TO-DO LIST ::
**A.** Reproduce the stretch of the property market text from "Herron Todd White's" through "through into 2021.", swapping "Bundaberg" for "Mackay".
**B.** Pick up the text about Australian property markets after its final sentence and keep writing.

TEXT EXCERPT ::
--- Start ---

The analysis reveals that houses in Canberra, Launceston and Bathurst are at the peak of the market while seven of the eight capital cities are in a rising market. 

This is not surprising, with the latest CoreLogic national home value index recording a +2.8 per cent rise in March, the fastest rate of appreciation since 1988. 

The strong growth conditions have also been broad-based with values rising by +1.4 per cent across each of the capital cities and ‘rest-of-state’ areas over the month. 

Wodonga is the only city that is starting to decline, with Kalgoorlie, Albany and Geraldton bottoming out. 

Herron Todd White's Property Clock for houses show Albury, Dubbo and Bathurst are at the peak of the market 

Markets in recovery 

The property clock shows that houses in Alice Springs, Bundaberg, Broome and Darwin are starting to recover. 

According to HTW Property Valuer Jeremy Callan, the increased demand for property in Darwin in the second half of 2020 has carried through into 2021.

--- End ---

DATASET SECTION ::

--- Start ---

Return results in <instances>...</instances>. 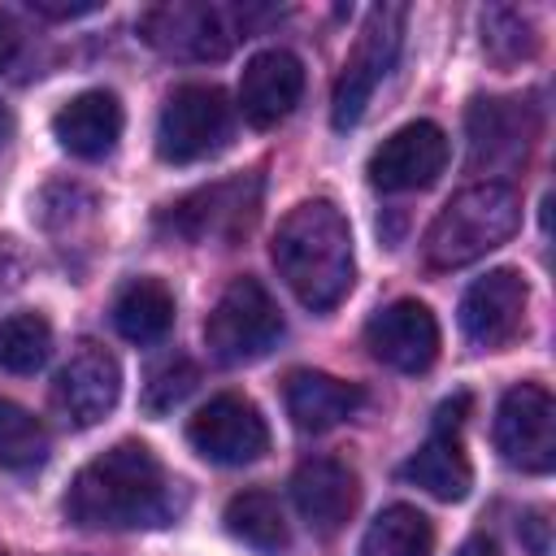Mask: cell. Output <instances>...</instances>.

--- End ---

ANSWERS ::
**A.**
Herron Todd White's Property Clock for houses show Albury, Dubbo and Bathurst are at the peak of the market 

Markets in recovery 

The property clock shows that houses in Alice Springs, Mackay, Broome and Darwin are starting to recover. 

According to HTW Property Valuer Jeremy Callan, the increased demand for property in Darwin in the second half of 2020 has carried through into 2021.

**B.**
“The majority of this recent uplift has been driven by first homeowners looking to access government incentives to either build new or buy an existing home or by existing homeowners moving from interstate,” he said. 

For units, Melbourne, Perth and Canberra are among the cities that are in a state of recovery after a challenging year in 2020. 

The report states that while high rise apartments in Melbourne CBD continue to have high vacancy rates and lower rents, other areas such as the South-East have garnered more demand as renters focus more on lifestyle areas. 

Herron Todd White's Property Clock for units shows Newcastle and the Sunshine Coast are in a rising market

The rising markets 

Houses in Sydney, Melbourne, Adelaide, Perth, Darwin, Brisbane and Hobart are amongst the cities in a rising market. 

Other regions include the Sunshine Coast where very low stock levels and strong demand continue to push property prices up. 

According to HTW Director Stuart Greensill, the market in the Sunshine coast has continued to gain strength with the fear of missing out becoming more evident.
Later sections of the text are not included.